**Text extract**
==================================================
Oh, Pookie, I can understand.  I still like my former son-in-law but the one my only child is married to now.....well, I don't refer to him as my son-in-law, usually I just call him "The asshole my daughter married."  I've never understood what my daughter saw in him.  I have managed over the years to be civil to him, but now that my granddaughter (from her first marriage) is out on her own, I don't HAVE to be civil to him any more.  I think he realizes that and is somewhat nicer to me these days.  Luckily, I only have to see him once or twice a year.  Unfortunately, I don't see my daughter a whole lot more than that.


----------



## Warrigal (Oct 11, 2015)

"The asshole my daughter married" sounds a bit like the one my niece almost married. 
My sister referred to him as "fartface". He was never adopted into the family.


----------



## Linda (Oct 11, 2015)

Pookie, your son-in-law had a lot of nerve with that phone call!  If you only have one child, what did he think you were going to do with your estate?  Did he also ask you when you planned to die?  You should have said "We've already made out our wills and we are leaving everything to the local cat and dog shelter."     My son-in-law is the exact opposite of yours and we really appreciate him.  I hope our kids keep their current mates as I love all of them.  Not that it's any of my business, but do you ever talk to your daughter about how rude her husband is?  I realize that might be a tricky thing to do.
==================================================
**Given instruction 1**
Reproduce the forum thread word for word from "## Warrigal (Oct" to "Linda (Oct 11, 2015)".
**Given instruction 2**
In the forum thread, what did Warrigal's sister call the man Warrigal's niece almost married?
**Given instruction 3**
Turn the forum thread paragraph that begins "Pookie, your son-in-law had a lot of nerve" into a short list that keeps its main points.

**Given information**
==================================================
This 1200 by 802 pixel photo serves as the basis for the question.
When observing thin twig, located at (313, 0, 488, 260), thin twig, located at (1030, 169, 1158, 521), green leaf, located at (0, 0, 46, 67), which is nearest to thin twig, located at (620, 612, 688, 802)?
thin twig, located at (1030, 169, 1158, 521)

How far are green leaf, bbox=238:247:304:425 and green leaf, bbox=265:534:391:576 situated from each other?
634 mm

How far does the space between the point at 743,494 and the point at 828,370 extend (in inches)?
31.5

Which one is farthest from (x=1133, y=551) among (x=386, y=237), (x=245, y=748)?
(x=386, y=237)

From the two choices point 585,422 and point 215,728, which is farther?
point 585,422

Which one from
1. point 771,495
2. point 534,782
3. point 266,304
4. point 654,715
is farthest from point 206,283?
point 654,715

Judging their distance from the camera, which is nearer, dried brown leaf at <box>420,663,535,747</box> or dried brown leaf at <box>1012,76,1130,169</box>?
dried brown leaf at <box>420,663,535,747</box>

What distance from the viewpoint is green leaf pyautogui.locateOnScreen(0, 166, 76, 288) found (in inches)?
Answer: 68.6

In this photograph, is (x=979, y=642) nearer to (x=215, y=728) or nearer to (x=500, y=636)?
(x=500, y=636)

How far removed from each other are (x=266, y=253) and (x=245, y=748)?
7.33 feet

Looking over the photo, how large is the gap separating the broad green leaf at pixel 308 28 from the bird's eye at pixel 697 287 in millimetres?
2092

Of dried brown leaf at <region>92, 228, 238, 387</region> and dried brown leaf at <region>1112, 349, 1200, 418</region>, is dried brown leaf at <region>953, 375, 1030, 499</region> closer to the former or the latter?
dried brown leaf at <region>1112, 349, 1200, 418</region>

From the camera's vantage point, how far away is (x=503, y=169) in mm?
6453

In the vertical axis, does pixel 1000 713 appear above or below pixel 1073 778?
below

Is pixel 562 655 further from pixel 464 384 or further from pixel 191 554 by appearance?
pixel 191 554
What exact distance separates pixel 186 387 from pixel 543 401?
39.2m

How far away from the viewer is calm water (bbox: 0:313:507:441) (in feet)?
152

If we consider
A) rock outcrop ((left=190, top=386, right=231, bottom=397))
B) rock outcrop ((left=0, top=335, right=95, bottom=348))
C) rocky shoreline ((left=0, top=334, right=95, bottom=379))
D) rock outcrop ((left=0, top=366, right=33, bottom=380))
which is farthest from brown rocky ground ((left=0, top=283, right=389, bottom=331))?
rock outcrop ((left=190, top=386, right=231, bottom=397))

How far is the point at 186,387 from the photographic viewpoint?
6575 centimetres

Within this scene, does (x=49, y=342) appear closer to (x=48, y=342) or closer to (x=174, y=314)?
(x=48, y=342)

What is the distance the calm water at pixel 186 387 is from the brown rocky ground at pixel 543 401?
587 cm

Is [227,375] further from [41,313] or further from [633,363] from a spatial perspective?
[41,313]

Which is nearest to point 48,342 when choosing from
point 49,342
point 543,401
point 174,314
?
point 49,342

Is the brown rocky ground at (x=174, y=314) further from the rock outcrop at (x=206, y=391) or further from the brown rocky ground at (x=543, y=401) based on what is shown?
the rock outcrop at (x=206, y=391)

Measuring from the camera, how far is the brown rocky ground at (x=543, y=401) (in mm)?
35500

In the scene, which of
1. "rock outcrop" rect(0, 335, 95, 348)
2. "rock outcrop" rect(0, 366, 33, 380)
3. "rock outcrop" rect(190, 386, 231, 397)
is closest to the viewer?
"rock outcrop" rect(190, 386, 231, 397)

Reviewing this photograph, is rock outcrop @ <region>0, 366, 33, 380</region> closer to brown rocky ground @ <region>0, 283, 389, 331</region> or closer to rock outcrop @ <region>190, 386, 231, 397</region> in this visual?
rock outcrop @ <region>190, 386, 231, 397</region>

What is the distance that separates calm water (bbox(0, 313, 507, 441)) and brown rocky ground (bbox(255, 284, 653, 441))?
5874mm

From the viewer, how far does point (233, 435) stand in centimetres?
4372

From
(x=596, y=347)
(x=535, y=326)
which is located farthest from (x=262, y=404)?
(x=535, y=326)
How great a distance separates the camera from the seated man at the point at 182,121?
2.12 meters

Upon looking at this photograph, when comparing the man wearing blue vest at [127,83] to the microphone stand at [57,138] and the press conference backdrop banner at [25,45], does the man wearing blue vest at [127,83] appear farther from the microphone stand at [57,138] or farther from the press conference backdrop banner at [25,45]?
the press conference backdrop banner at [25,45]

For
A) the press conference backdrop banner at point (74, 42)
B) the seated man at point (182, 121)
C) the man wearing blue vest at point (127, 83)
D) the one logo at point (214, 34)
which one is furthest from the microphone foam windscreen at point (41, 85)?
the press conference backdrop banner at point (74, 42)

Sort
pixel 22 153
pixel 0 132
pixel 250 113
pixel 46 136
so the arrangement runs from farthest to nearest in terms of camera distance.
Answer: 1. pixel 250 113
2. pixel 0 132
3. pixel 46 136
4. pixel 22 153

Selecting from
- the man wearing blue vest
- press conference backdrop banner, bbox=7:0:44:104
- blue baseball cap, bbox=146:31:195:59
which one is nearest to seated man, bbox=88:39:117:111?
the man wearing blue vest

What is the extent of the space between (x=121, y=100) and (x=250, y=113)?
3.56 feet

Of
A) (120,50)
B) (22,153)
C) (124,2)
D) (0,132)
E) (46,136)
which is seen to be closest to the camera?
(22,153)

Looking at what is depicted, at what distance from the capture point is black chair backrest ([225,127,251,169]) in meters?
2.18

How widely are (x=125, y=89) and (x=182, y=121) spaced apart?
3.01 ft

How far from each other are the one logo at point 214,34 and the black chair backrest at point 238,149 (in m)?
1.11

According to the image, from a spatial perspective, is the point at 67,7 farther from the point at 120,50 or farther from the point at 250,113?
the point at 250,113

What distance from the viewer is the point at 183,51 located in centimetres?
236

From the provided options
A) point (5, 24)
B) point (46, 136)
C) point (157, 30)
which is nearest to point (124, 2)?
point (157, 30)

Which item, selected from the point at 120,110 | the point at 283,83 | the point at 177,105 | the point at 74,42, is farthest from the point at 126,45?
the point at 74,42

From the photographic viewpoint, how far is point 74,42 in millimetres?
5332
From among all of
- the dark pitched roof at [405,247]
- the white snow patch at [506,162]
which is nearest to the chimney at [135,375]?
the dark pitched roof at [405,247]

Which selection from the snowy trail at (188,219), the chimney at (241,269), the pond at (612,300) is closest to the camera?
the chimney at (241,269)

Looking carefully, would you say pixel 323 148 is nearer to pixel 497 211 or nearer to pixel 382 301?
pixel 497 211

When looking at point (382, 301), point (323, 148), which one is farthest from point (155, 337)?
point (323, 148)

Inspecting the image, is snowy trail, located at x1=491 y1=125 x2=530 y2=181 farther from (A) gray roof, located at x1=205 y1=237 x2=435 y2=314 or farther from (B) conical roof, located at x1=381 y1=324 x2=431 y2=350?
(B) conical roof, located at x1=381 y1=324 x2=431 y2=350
==================================================
**Exercise output 1**
## Warrigal (Oct 11, 2015)

"The asshole my daughter married" sounds a bit like the one my niece almost married. 
My sister referred to him as "fartface". He was never adopted into the family.


----------



## Linda (Oct 11, 2015)

**Exercise output 2**
"Fartface."

**Exercise output 3**
- Pookie's son-in-law had a lot of nerve with that phone call.
- Since Pookie has only one child, Linda asks what he thought would happen to the estate, and whether he also asked when Pookie planned to die.
- Linda suggests answering that the wills are already made and everything goes to the local cat and dog shelter.
- Linda's own son-in-law is the exact opposite, and they really appreciate him.
- Linda hopes the kids keep their current mates, since Linda loves all of them.
- Linda asks whether Pookie ever talks to the daughter about how rude her husband is, while recognizing that might be tricky.